The journey above is essentially the template for every ssb-* source in docs/research/samfunnspuls/data-sources.md. For 14 of the 24 sources, the only differences are:

  • The SSB table id in the URL and the ingest module file name
  • Occasionally, dimension-normalisation quirks (e.g., reference years, age-band definitions)
  • The dbt per-source model (same shape, different source_id)

For the other 10 sources, there are deviations worth naming:

  • Udir sources (×4) — public stats pages rather than a JSON API, so the ingestion module parses HTML/XLSX instead of JSON-stat2. Everything downstream of raw.* is identical.
  • IMDi sources (×3) — similar: HTML + Excel scrape. Small-cell suppression (n ≤ 4) has to be preserved through transformations (captured as a null, not a zero).
  • NAV (×1) — has an API but a different JSON shape. Ingestion module is different; downstream identical.
  • Brreg Frivillighetsregisteret — a registry API, not an indicator. Lives in a separate dbt model tree (organisations.*) rather than in indicator_values.
  • Red Cross internal (×1) — bespoke feed, access model TBD. Likely a CSV drop in object storage rather than a pull API. Parking.
  • SSB bespoke extract (×1, covering 3 reports) — no public table id; the source catalogue entry's open_questions flags finding a public-API equivalent.

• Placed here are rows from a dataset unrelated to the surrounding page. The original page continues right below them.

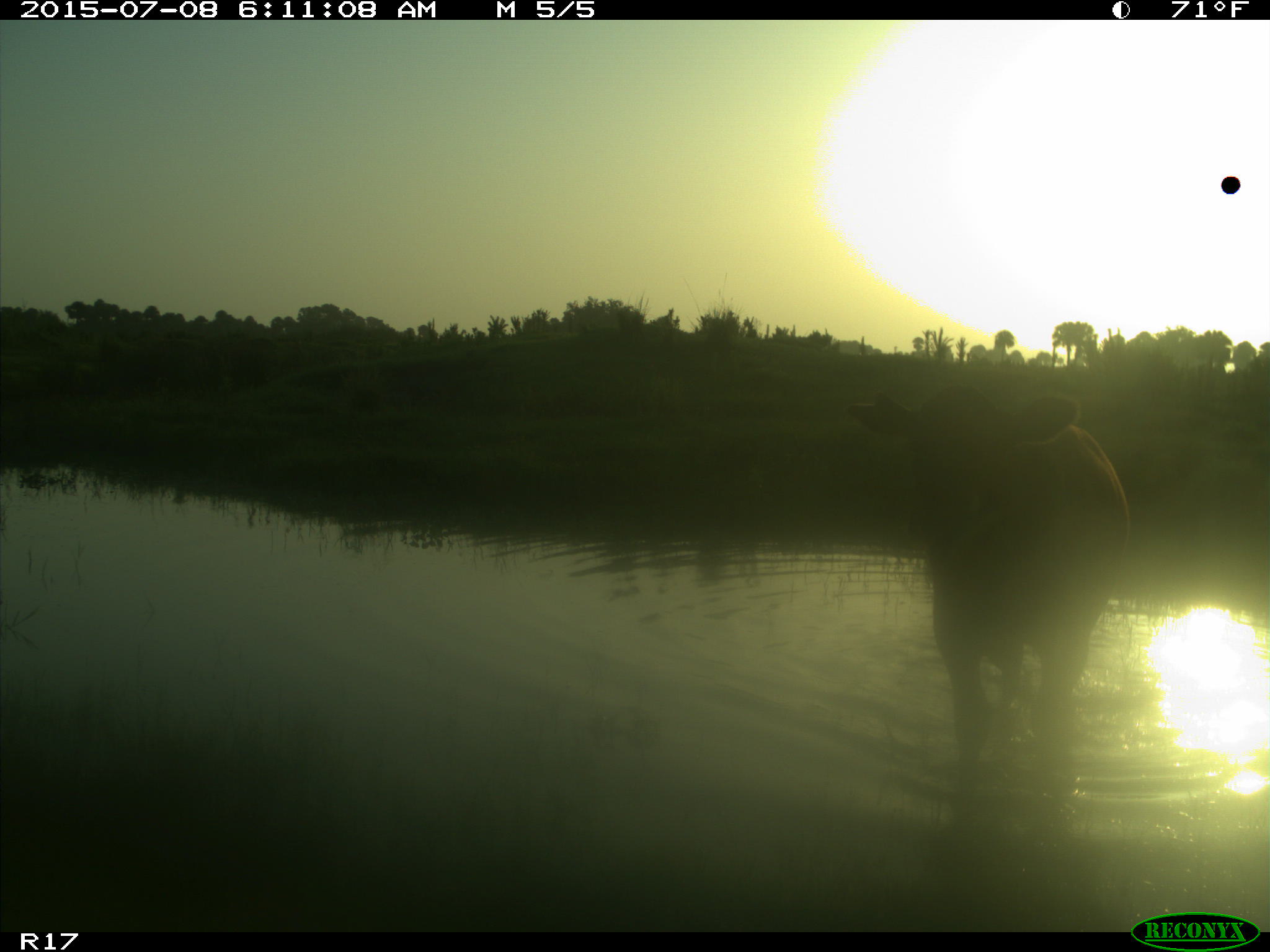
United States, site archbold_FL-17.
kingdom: Animalia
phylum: Chordata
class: Mammalia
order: Artiodactyla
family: Bovidae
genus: Bos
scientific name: Bos taurus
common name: domestic cow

Adding a new source follows the same motions for any measurement-kind entry — see ../../../../../atlas-data/ingest/src/sources/README.md for the current step-by-step.

No new infra for each source. That's the point.

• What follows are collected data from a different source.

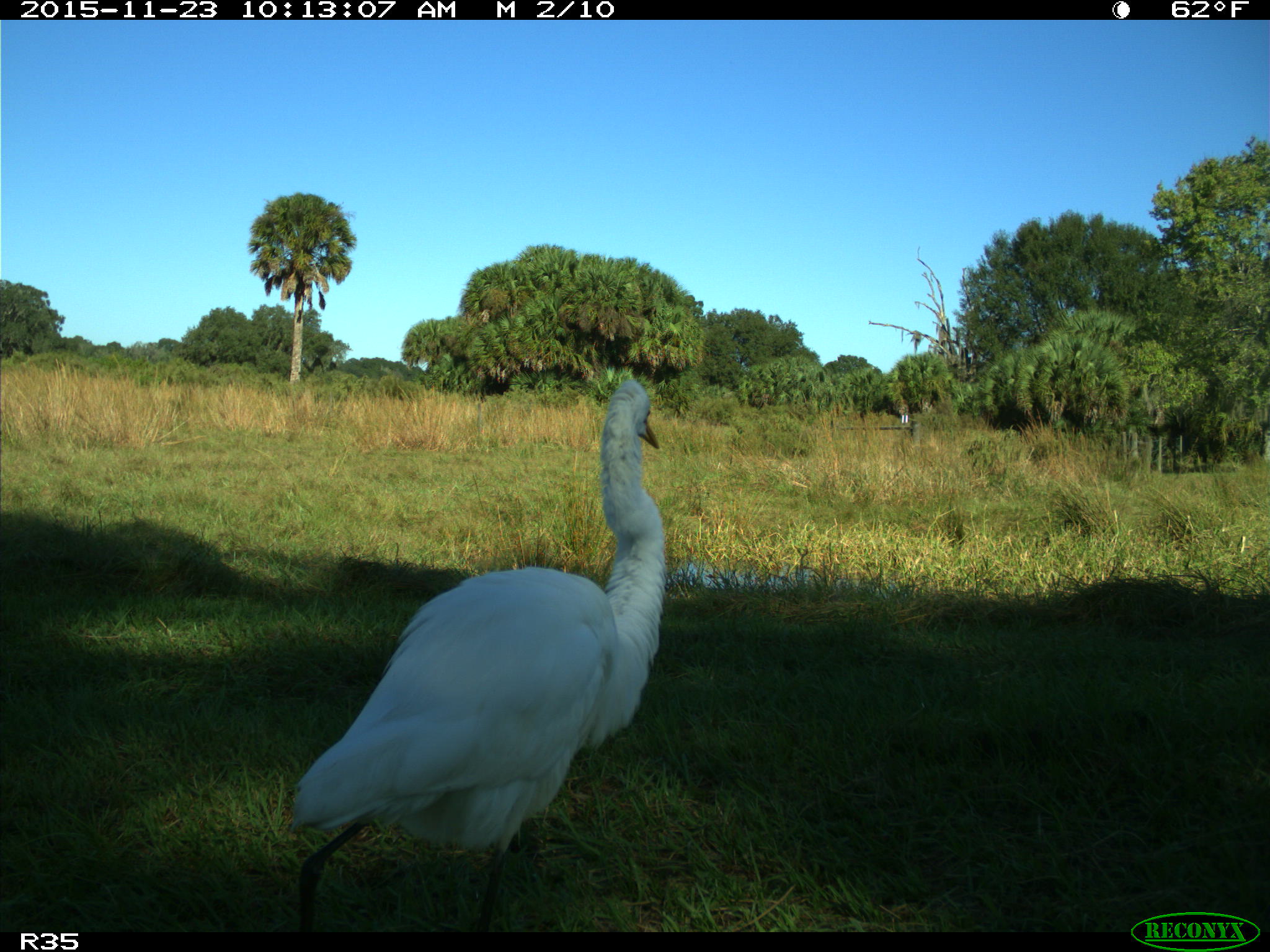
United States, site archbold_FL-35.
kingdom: Animalia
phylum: Chordata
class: Aves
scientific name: Aves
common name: birds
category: unidentified bird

Open items — at time of investigation

These were flagged as "to confirm before locking the pattern". Status as of completion (2026-04-22):

  1. dbt — recommended but not explicitly ratified at time of investigation. ✅ Now ratified in ../../../../docs/stack/suggested-stack.md "dbt scope" section, with a deliberately narrow seven-pattern surface.
  2. Map library — MapLibre GL assumed. 🟡 Still open — see ../../../../docs/stack/suggested-stack.md "Open items still to settle".
  3. Kommune boundary source — Kartverket GeoJSON as a static build-time asset assumed. 🟡 Still open.
  4. Route-level caching: Next.js revalidate tied to asset cadence, or Postgres listen/notify to invalidate on materialisation. 🟡 Implementation detail, deferred.
  5. Attribution generation: sidebar text generated from om_tallene_kilde. ✅ Pattern adopted.

What this investigation is not

This is the historical record of how the v1 stack was grounded in a concrete worked example before commitment.